◆ SHORT EXERCISE
Quote word for word from the line holding "Given the image, which" to the last line below, including both, and omit any pictures.

◆ DATASET EXTRACT

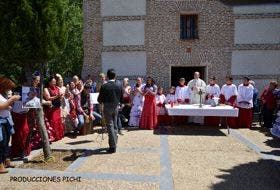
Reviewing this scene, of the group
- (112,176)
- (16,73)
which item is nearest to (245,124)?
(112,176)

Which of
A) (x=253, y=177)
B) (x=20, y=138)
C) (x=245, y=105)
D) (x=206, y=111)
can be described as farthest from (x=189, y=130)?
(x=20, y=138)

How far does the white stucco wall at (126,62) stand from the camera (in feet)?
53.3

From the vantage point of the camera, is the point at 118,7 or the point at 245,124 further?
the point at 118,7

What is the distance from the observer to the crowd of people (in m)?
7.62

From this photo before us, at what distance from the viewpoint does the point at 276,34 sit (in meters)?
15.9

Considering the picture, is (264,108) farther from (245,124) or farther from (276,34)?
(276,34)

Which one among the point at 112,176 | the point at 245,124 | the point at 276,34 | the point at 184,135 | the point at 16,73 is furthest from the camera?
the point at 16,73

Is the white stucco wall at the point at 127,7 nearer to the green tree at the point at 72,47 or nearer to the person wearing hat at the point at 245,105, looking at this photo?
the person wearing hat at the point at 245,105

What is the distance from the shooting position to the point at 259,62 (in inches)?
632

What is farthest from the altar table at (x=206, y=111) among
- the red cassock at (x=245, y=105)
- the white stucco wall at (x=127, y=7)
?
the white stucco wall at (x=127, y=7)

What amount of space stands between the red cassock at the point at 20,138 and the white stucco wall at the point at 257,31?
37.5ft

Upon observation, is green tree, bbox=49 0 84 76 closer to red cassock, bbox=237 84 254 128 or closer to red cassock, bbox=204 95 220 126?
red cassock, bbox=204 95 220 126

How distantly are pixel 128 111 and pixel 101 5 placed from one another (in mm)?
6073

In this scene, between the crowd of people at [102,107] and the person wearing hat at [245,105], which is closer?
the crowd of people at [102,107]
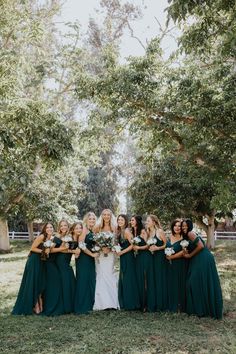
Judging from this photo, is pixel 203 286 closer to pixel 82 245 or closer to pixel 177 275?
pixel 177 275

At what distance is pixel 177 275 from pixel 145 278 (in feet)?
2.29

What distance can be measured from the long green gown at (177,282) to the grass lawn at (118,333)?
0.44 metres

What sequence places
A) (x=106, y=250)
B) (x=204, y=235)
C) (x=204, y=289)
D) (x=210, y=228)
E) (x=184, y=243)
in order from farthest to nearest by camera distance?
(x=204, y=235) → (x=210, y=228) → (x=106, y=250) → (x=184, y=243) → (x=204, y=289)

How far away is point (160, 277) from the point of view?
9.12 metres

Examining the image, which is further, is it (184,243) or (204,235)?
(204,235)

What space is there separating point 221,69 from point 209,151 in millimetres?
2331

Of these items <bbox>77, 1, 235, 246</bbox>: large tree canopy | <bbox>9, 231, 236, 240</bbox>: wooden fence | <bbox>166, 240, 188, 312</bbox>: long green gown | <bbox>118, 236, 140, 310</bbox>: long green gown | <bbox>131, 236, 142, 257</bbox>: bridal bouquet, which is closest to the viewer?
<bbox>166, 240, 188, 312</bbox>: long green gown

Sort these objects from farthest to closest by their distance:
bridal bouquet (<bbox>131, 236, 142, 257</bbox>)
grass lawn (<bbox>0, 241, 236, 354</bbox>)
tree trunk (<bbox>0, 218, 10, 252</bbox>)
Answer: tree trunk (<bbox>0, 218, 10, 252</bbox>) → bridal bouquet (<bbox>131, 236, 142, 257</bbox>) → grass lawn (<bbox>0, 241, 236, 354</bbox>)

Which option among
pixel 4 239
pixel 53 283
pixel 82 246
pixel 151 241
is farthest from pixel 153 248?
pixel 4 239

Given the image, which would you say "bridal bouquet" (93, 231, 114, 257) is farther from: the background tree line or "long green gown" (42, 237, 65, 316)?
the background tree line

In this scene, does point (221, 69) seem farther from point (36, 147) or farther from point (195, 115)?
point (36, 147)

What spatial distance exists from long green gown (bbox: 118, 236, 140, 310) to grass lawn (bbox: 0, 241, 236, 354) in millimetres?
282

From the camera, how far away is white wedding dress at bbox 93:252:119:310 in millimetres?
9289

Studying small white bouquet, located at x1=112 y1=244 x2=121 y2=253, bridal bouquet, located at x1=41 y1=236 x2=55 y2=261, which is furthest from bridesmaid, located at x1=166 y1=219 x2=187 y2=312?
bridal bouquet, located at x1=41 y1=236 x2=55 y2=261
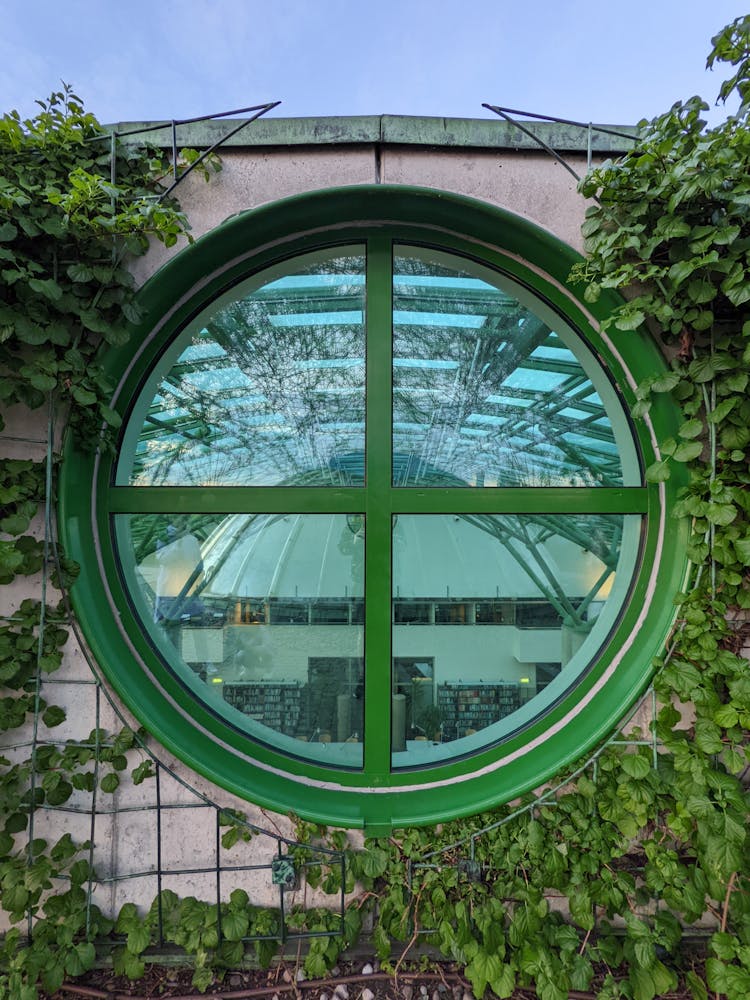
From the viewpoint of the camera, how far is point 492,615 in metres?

◆ WRITTEN SOLUTION
Given the image, which would you say "bridal bouquet" (93, 231, 114, 257) is farther from: the background tree line or "long green gown" (42, 237, 65, 316)?
the background tree line

In this scene, does point (221, 69) seem farther from point (36, 147) or farther from point (195, 115)?
point (36, 147)

What spatial distance exists from long green gown (bbox: 118, 236, 140, 310) to grass lawn (bbox: 0, 241, 236, 354) in millimetres?
282

From the camera, how far away is white wedding dress at bbox 93:252:119:310 in millimetres?
9289

Studying small white bouquet, located at x1=112 y1=244 x2=121 y2=253, bridal bouquet, located at x1=41 y1=236 x2=55 y2=261, which is furthest from bridesmaid, located at x1=166 y1=219 x2=187 y2=312?
bridal bouquet, located at x1=41 y1=236 x2=55 y2=261
From the viewpoint of the camera, how far is point 492,615 in metres?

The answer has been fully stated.